American Samizdat

Saturday, December 24, 2005. *
How neocons interpret "Let me be your backdoor man"
"The National Security Agency has conducted much broader surveillance of e-mails and phone calls -- without court orders -- than the Bush administration has acknowledged, The New York Times reported on its Web site.

"The NSA, with help from American telecommunications companies, obtained access to streams of domestic and international communications, said the Times in the report late Friday, citing unidentified current and former government officials. The story did not name the companies..."

I must interrupt this inverted pyramid with a special reminder: always read the last couple of 'graphs in a Times story first. This is often where you will find "the nugget." For example:

"One outside expert on communications privacy who previously worked at the N.S.A. said that to exploit its technological capabilities, the American government had in the last few years been quietly encouraging the telecommunications industry to increase the amount of international traffic that is routed through American-based switches.

"The growth of that transit traffic had become a major issue for the intelligence community, officials say, because it had not been fully addressed by 1970's-era laws and regulations governing the N.S.A. Now that foreign calls were being routed through switches on American soil, some judges and law enforcement officials regarded eavesdropping on those calls as a possible violation of those decades-old restrictions, including the Foreign Intelligence Surveillance Act, which requires court-approved warrants for domestic surveillance.

"Phil Karn, a computer engineer and technology expert at a major West Coast telecommunications company, said access to such switches would be significant. 'If the government is gaining access to the switches like this, what you're really talking about is the capability of an enormous vacuum operation to sweep up data,' he said."

I now return you to this news story in progress:

"Since the disclosure last week of the N.S.A.'s domestic surveillance program, President Bush and his senior aides have stressed that his executive order allowing eavesdropping without warrants was limited to the monitoring of international phone and e-mail communications involving people with known links to [what has been alleged to be --Ed.] Al Qaeda.

"What has not been publicly acknowledged is that N.S.A. technicians, besides actually eavesdropping on specific conversations, have combed through large volumes of phone and Internet traffic in search of patterns that might point to terrorism suspects. Some officials describe the program as a large data-mining operation.

"The current and former government officials who discussed the program were granted anonymity because it remains classified.
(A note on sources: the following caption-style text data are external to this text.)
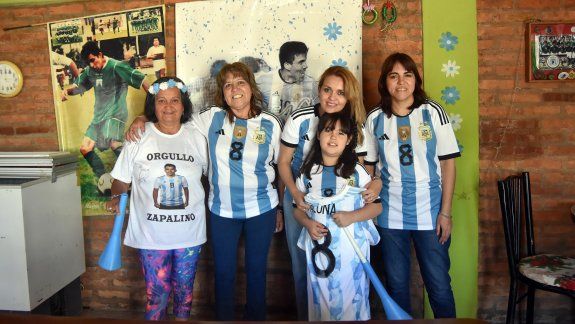 Un neuquino en la copa del mundo: la emoción de la familia del Huevo Acuña
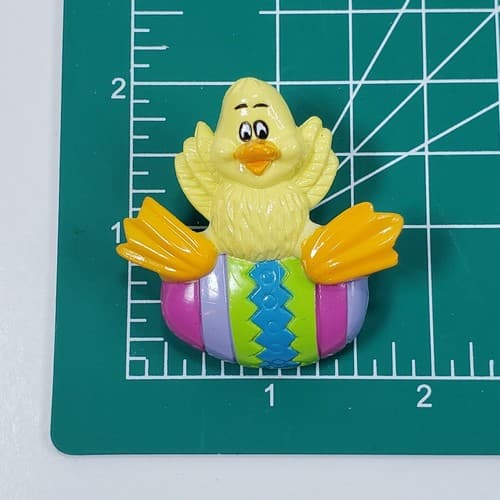 Vintage Plastic Yellow Duck Sitting On a Colorful Easter Egg Spring Brooch Pin - Thumbnail 3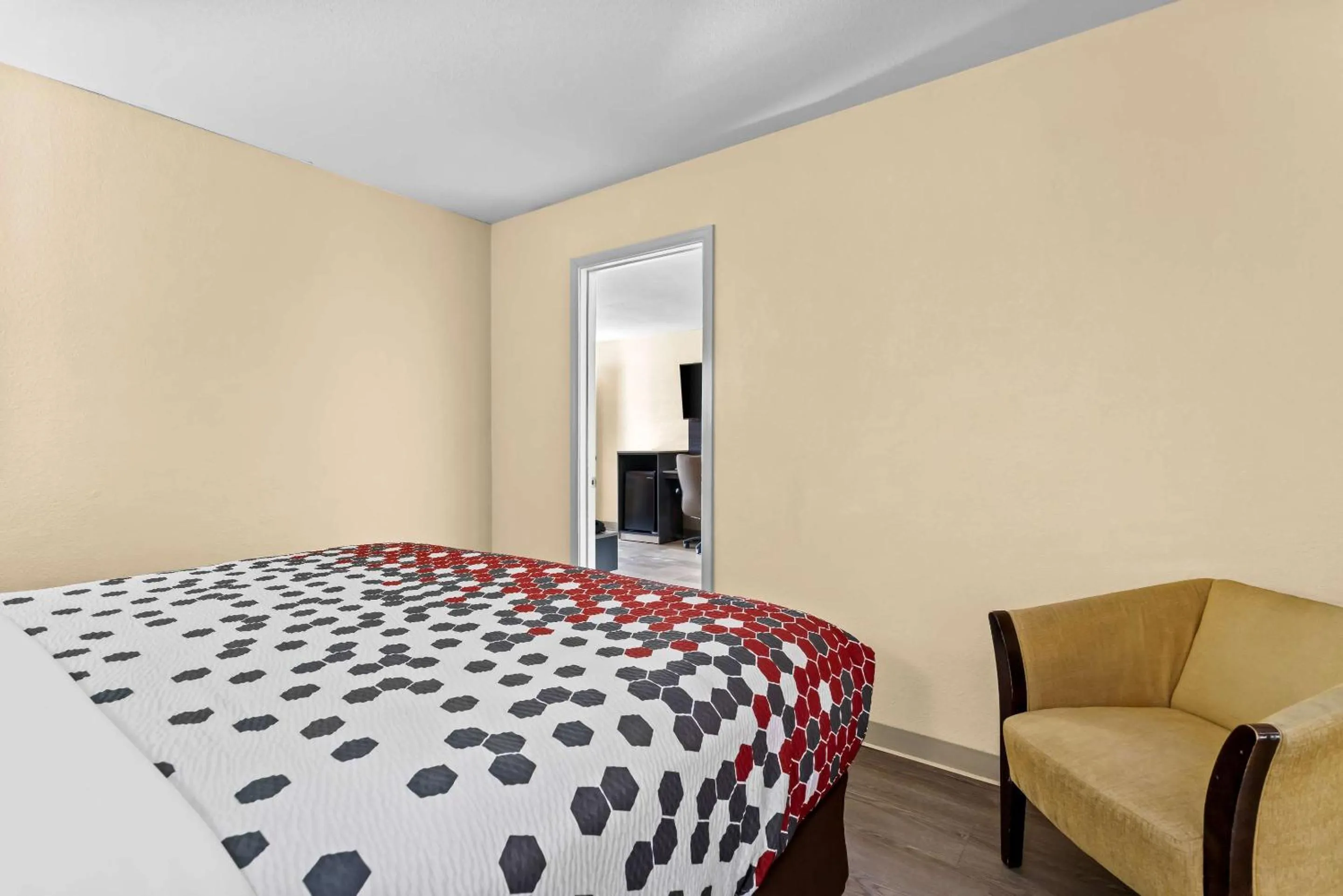 Bedroom, Bed in Econo Lodge Inn & Suites Santa Rosa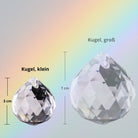 Kleine Sonnenfänger Kristallkugel (3cm), im Größenvergleich mit größerer Kugel, für positive Energie, ein Fest für die Sinne.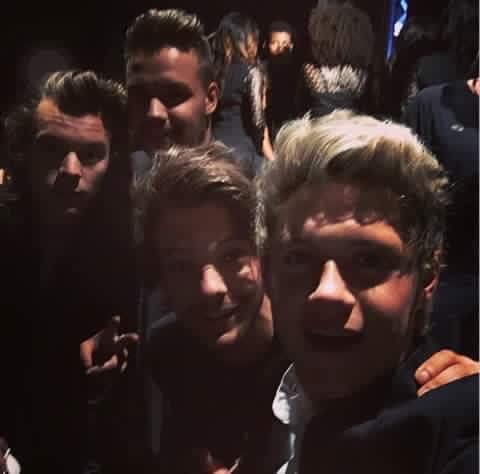 loui_gff's tweet photo. mrs selfie 💖😂
#HappyBirthdayNiall https://t.co/mqKUHRCWUt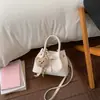 Bolsa de Palha Tecida Tendência Coreana para Mulheres 2025 Novo Estilo Bonita Bolsa Tote Cesta Bolsa de Ombro Transversal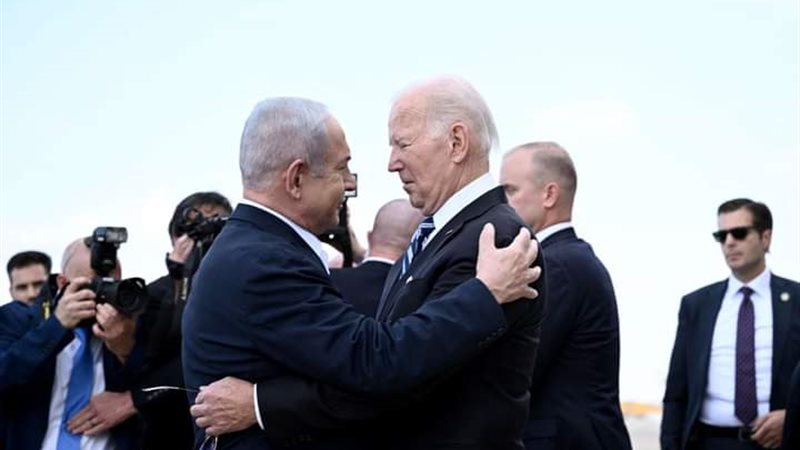 الرئيس الأمريكي يشعل
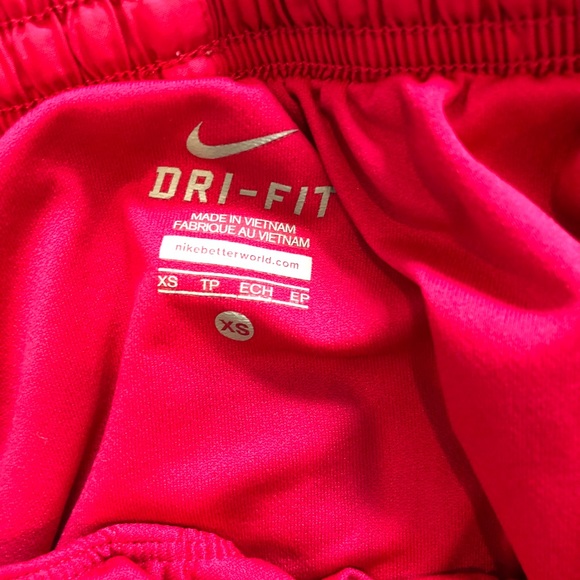 Nike shorts - Picture 2 of 2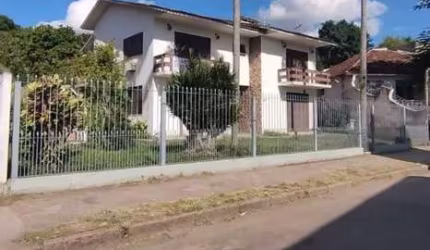 Casa Ampla no Jardim Carvalho com 4 dormitórios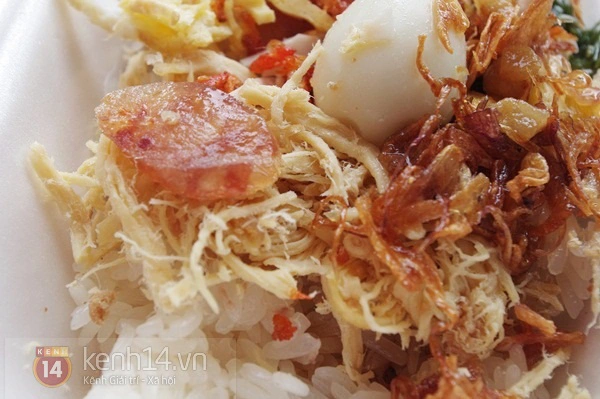 Giật m&igrave;nh Fast food gi&aacute; 10k tr&ecirc;n đường Vạn Kiếp 3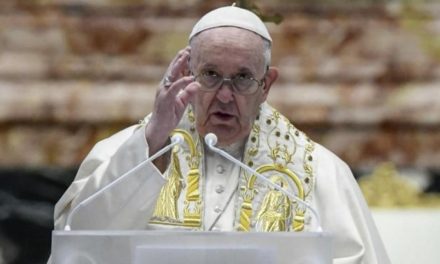 Papa Franjo pozvao glavne svjetske čelnike da “slušaju Zemlju i siromašne”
"Bush administration officials declined to comment on Friday on the technical aspects of the operation and the N.S.A.'s use of broad searches to look for clues on terrorists. Because the program is highly classified, many details of how the N.S.A. is conducting it remain unknown, and members of Congress who have pressed for a full Congressional inquiry say they are eager to learn more about the program's operational details, as well as its legality.

"Officials in the government and the telecommunications industry who have knowledge of parts of the program say the N.S.A. has sought to analyze communications patterns to glean clues from details like who is calling whom, how long a phone call lasts and what time of day it is made, and the origins and destinations of phone calls and e-mail messages...

"This so-called 'pattern analysis' on calls within the United States would, in many circumstances, require a court warrant if the government wanted to trace who calls whom.



"The use of similar data-mining operations by the Bush administration in other contexts has raised strong objections, most notably in connection with the Total Information Awareness system, developed by the Pentagon for tracking terror suspects, and the Department of Homeland Security's CAPPS program for screening airline passengers. Both programs were ultimately scrapped after public outcries over possible threats to privacy and civil liberties."


As a side note,
on this day in 1992:


"President Bush [the first] today granted full pardons to six former officials in Ronald Reagan's Administration, including former Defense Secretary Caspar W. Weinberger.

"Mr. Weinberger was scheduled to stand trial on Jan. 5 on charges that he lied to Congress about his knowledge of the arms sales to Iran and efforts by other countries to help underwrite the Nicaraguan rebels...

"But in a single stroke, Mr. Bush swept away one conviction, three guilty pleas and two pending cases, virtually decapitating what was left of [special prosecutor Lawrence E.] Walsh's effort, which began in 1986. Mr. Bush's decision was announced by the White House in a printed statement after the President left for Camp David, where he will spend the Christmas holiday."